Last week was a big one for May WTI crude oil. Supplies continued to dwindle, OPEC production cuts were in the news, and springtime buyers came out of the woodwork. Price rallied above $60.00 per barrel for the time since last November and it appeared the bull run was on. However, the positive sentiment did not last ― price has fallen by almost $2.00 since the test of $60.00.
Given the dwindling supply and seasonal trends, it is a surprise that WTI crude has failed to establish trade above $60.00. One reason being cited by industry experts is the potential for slowed global economic growth and a pending U.S. recession for the intermediate-term.
Personally, I think it is a bit hasty to let concerns over a forthcoming recession dictate an investment strategy. At least until late-2019, U.S. equities markets and economic growth should be in good shape. Of course, the political uncertainty of 2020 will bring a completely new dynamic to the markets.

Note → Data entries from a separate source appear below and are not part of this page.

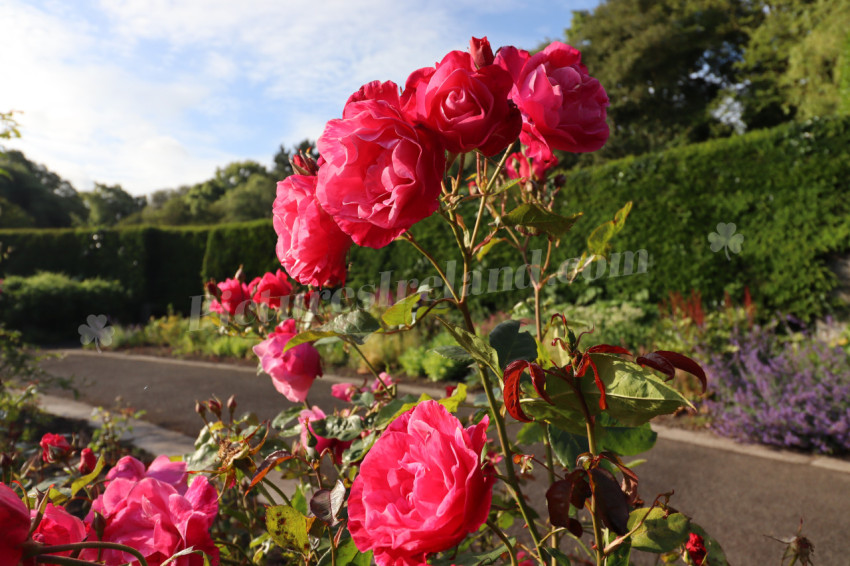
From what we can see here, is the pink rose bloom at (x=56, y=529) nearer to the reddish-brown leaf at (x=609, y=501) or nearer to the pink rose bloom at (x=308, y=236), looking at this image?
the pink rose bloom at (x=308, y=236)

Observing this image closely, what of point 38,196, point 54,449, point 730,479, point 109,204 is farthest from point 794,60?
point 109,204

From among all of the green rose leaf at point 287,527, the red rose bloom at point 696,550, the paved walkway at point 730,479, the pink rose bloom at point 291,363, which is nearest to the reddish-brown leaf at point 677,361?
the red rose bloom at point 696,550

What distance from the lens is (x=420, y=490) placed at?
1.68 feet

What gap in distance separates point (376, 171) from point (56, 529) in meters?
0.55

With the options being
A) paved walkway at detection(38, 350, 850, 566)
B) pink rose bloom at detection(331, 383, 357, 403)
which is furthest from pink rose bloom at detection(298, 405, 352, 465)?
paved walkway at detection(38, 350, 850, 566)

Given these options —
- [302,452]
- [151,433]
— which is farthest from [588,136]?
[151,433]

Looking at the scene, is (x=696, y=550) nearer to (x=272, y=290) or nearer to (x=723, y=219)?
(x=272, y=290)

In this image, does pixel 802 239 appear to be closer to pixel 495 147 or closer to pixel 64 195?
pixel 495 147

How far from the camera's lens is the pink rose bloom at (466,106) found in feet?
1.87

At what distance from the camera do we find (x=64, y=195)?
3684 centimetres

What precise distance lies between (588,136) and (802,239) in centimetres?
648

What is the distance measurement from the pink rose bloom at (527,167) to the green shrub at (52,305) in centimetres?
1250

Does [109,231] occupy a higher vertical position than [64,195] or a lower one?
lower

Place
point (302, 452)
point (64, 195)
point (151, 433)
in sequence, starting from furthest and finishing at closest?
point (64, 195)
point (151, 433)
point (302, 452)
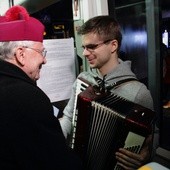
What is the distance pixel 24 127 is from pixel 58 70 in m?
1.29

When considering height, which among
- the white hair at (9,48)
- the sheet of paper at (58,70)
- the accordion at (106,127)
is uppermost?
the white hair at (9,48)

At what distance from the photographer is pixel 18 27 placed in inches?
56.2

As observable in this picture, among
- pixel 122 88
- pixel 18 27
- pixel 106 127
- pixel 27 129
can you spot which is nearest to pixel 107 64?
pixel 122 88

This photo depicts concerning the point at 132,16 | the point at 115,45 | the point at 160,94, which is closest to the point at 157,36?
the point at 160,94

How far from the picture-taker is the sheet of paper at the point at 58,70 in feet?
7.29

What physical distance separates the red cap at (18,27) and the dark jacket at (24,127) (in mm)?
292

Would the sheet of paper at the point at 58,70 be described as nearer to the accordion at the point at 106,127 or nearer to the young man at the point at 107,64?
the young man at the point at 107,64

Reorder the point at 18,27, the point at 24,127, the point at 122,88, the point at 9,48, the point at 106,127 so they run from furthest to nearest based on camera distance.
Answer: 1. the point at 122,88
2. the point at 106,127
3. the point at 18,27
4. the point at 9,48
5. the point at 24,127

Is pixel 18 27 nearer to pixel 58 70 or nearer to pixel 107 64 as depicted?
pixel 107 64

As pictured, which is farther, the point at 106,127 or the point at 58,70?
the point at 58,70

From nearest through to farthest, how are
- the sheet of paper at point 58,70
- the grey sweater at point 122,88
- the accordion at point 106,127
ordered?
1. the accordion at point 106,127
2. the grey sweater at point 122,88
3. the sheet of paper at point 58,70

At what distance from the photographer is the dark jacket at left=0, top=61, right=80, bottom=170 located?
1.01 m

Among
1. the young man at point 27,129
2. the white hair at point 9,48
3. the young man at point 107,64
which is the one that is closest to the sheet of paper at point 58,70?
the young man at point 107,64

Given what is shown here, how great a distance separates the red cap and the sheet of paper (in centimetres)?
70
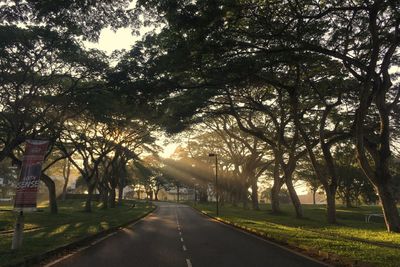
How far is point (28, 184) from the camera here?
12945 mm

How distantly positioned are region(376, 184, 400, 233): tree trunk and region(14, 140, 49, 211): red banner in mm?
15916

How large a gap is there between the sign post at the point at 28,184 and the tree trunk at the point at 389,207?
15.9 m

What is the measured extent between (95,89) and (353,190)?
5610 centimetres

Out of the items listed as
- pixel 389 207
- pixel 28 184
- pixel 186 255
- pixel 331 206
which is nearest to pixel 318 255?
pixel 186 255

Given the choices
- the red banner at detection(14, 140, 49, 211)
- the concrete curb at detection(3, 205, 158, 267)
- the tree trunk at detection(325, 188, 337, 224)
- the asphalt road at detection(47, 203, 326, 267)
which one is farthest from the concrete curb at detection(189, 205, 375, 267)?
the tree trunk at detection(325, 188, 337, 224)

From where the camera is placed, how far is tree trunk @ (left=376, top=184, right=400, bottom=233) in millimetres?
20188

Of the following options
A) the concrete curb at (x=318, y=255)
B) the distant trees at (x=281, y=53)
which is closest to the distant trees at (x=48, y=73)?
the distant trees at (x=281, y=53)

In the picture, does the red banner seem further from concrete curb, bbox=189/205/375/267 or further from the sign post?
concrete curb, bbox=189/205/375/267

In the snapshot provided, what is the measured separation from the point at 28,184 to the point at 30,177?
0.75 feet

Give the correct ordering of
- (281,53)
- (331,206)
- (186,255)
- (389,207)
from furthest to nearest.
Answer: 1. (331,206)
2. (389,207)
3. (281,53)
4. (186,255)

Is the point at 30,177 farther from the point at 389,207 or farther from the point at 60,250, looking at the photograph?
the point at 389,207

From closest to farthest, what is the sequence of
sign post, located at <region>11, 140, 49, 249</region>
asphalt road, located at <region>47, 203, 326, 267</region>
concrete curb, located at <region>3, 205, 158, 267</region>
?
concrete curb, located at <region>3, 205, 158, 267</region>
asphalt road, located at <region>47, 203, 326, 267</region>
sign post, located at <region>11, 140, 49, 249</region>

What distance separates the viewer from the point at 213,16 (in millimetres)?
14031

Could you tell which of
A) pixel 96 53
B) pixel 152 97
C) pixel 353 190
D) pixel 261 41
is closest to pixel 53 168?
pixel 353 190
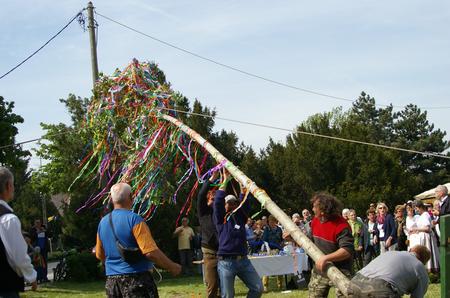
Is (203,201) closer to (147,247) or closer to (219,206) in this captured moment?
(219,206)

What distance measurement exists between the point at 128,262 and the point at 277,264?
7.55 meters

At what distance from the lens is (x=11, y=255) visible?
14.4 feet

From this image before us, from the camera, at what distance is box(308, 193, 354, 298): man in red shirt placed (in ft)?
19.7

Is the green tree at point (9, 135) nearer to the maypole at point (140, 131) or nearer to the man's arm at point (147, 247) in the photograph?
the maypole at point (140, 131)

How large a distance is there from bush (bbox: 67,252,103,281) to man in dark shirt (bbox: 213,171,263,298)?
1087 cm

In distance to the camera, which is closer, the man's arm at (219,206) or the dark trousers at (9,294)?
the dark trousers at (9,294)

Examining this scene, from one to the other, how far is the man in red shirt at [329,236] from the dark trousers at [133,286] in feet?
5.86

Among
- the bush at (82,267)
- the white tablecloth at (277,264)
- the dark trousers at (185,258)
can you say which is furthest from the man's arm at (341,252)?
the bush at (82,267)

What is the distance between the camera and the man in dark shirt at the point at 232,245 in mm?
7105

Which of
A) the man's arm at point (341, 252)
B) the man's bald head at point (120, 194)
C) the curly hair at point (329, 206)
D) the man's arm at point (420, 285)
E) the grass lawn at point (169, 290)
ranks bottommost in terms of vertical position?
the grass lawn at point (169, 290)

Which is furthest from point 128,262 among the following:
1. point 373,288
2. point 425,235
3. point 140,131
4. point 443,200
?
point 425,235

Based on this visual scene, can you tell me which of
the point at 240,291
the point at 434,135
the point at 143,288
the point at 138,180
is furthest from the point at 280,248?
the point at 434,135

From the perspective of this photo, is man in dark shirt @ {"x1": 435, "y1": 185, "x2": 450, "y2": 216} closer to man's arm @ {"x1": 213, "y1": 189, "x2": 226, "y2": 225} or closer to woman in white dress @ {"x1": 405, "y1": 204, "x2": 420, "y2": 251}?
woman in white dress @ {"x1": 405, "y1": 204, "x2": 420, "y2": 251}

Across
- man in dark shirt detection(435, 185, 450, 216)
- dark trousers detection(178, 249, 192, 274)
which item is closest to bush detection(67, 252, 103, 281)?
dark trousers detection(178, 249, 192, 274)
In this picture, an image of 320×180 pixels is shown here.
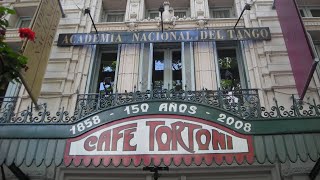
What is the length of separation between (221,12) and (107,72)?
16.2 ft

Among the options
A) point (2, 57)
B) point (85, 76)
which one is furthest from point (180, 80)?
point (2, 57)

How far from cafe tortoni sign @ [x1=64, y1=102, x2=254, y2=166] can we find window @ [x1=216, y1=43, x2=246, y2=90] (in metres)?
3.43

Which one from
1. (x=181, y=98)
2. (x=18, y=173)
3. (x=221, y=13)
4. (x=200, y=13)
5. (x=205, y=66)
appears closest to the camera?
(x=181, y=98)

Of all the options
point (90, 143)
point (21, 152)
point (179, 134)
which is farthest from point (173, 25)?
point (21, 152)

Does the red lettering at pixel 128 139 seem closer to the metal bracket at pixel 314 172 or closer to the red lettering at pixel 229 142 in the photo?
the red lettering at pixel 229 142

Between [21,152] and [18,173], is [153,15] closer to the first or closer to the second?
[18,173]

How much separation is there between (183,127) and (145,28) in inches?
222

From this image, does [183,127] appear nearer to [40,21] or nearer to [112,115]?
[112,115]

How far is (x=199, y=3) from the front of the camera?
11.8 m

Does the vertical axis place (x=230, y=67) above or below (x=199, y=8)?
below

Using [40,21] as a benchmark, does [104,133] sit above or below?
below

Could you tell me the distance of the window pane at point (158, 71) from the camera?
33.3 feet

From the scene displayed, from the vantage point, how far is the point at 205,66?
1010 centimetres

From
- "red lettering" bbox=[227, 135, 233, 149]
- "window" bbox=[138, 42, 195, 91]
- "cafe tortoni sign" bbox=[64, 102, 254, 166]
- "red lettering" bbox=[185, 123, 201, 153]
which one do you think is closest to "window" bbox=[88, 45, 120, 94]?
"window" bbox=[138, 42, 195, 91]
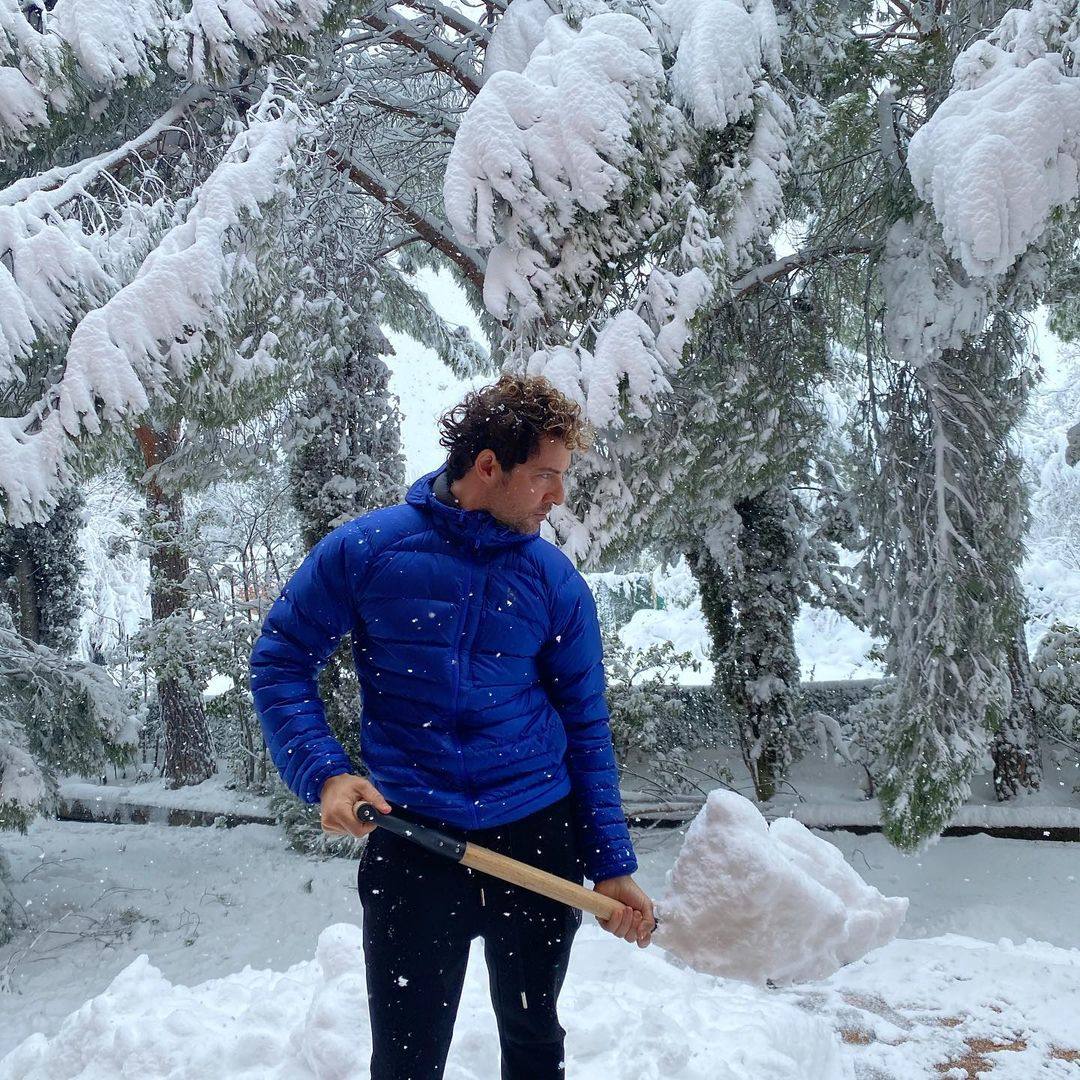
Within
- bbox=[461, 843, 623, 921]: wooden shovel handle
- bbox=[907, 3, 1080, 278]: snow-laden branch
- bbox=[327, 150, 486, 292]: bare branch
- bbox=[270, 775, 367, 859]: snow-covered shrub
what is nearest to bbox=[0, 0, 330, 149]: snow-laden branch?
bbox=[327, 150, 486, 292]: bare branch

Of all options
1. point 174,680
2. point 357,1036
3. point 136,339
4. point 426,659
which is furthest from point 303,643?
point 174,680

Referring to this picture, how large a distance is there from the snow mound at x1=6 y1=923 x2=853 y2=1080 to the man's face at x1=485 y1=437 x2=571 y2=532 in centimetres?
159

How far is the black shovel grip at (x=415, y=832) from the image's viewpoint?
151cm

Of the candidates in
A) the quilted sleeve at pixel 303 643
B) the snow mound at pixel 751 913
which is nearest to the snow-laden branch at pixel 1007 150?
the snow mound at pixel 751 913

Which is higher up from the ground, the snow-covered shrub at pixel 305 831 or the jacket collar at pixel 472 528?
the jacket collar at pixel 472 528

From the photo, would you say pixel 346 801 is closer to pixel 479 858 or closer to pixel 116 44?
pixel 479 858

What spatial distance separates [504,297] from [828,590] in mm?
4470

38% Daily Retracement Proving Valid In May WTI Crude Oil Futures
In a Live Market Update from last Friday, I outlined a key support level and trading plan for May WTI crude oil. The area proved valid, setting up as a daily bottom for the Friday session.
Here are the areas to watch for the remainder of the trading day:
- Support(1): 38% Retracement, $58.28
- Support(2): Bollinger MP, $57.68
- Support(3): Daily SMA, $56.89
Overview: The daily 38% retracement is playing a key role in the current trade of May WTI crude. As long as May WTI trades above this area, the daily uptrend will remain valid.
However, the bearish pressure in this market is formidable. In the event we see a hard break beneath $58.00, further selling will become likely ahead of this week’s inventory cycle. If you are trading WTI, keep a close eye on $58.00 ― price action in this vicinity will determine the direction of crude oil for the remainder of the week.